Confirmou-se desde o começo da apuração o cenário de um país dividido, em que uma parte do eleitorado é estimulada a não confiar nas regras do jogo, e no qual a eleição é decidida por pouco. O aumento da participação popular no processo eleitoral não trouxe a moderação, mas sim mostrou a profundidade da divisão do país. Na sociedade, isso indica conflitos e violência, e no sistema político, impasse e paralisia.

Para a economia é um cenário difícil. A recessão reduziu de intensidade no terceiro trimestre, mas os Estados Unidos ainda não recuperaram o que perderam. Como todos os países do mundo. A segunda onda da pandemia aprofundará a crise. A vitória de Biden fará com que nos próximos dois meses e meio um presidente lame duck (pato manco), que sempre negou a gravidade da pandemia, esteja ainda no comando do aparato governamental. O Congresso terá que encontrar caminhos para negociar o pacote de ajuda com o Congresso. E ontem até o líder trumpista no Senado, Mitch McConnell, disse que mais estímulos serão aprovados este ano.

Há problemas por todos os lados na sociedade americana, ela sai politraumatizada deste período de uma presidência conflituosa e que quebrou todos os protocolos. As velhas divisões raciais se somaram a uma radicalização religiosa e moralista.
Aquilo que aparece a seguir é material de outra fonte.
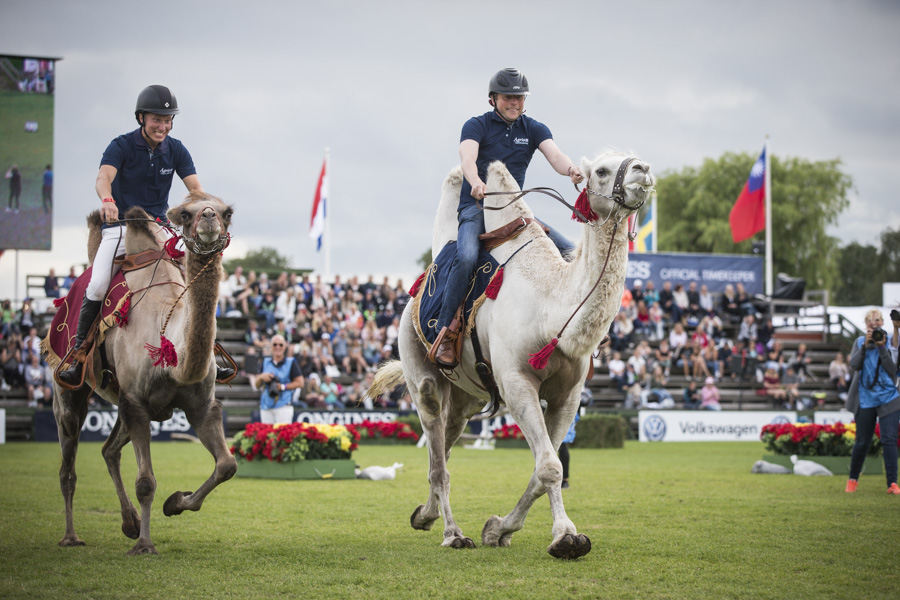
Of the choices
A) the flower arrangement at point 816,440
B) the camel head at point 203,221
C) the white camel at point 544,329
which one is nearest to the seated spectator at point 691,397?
the flower arrangement at point 816,440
Donald Trump, como suas cópias no mundo, é pessoa totalmente distante dos valores de família e de religião que ele manipula. Também é apenas estratégia apostar na anticiência, nos delírios persecutórios, nas teorias da conspiração. Mas com isso ele conseguiu uma legião de eleitores. Suficiente para alimentar o discurso de descrédito das instituições, mas insuficiente para mantê-lo na Casa Branca.

Esses têm sido tempos de enorme desafio para a democracia, tempos que assombraram os corações das pessoas que sabem o que os extremistas de direita já fizeram contra a humanidade. No segundo mandato Trump iria escalar o trabalho de demolição da democracia americana. Ouvir palavras serenas de Joe Biden falando o que se espera de um vencedor, que se proponha a governar para todos, afastando a divisão entre estados azuis e vermelhos, é tranquilizador. “Foi uma campanha difícil, mas mais difícil para o país. É hora de baixar a temperatura, de ouvir um ao outro, de enxergar o outro, de respeitar e cuidar um do outro novamente. Unir, sarar e ficar juntos como uma Nação”, disse Biden. A realidade ainda trará as dificuldades e dores do tempo presente. Mas é esperança o que está diante de nós.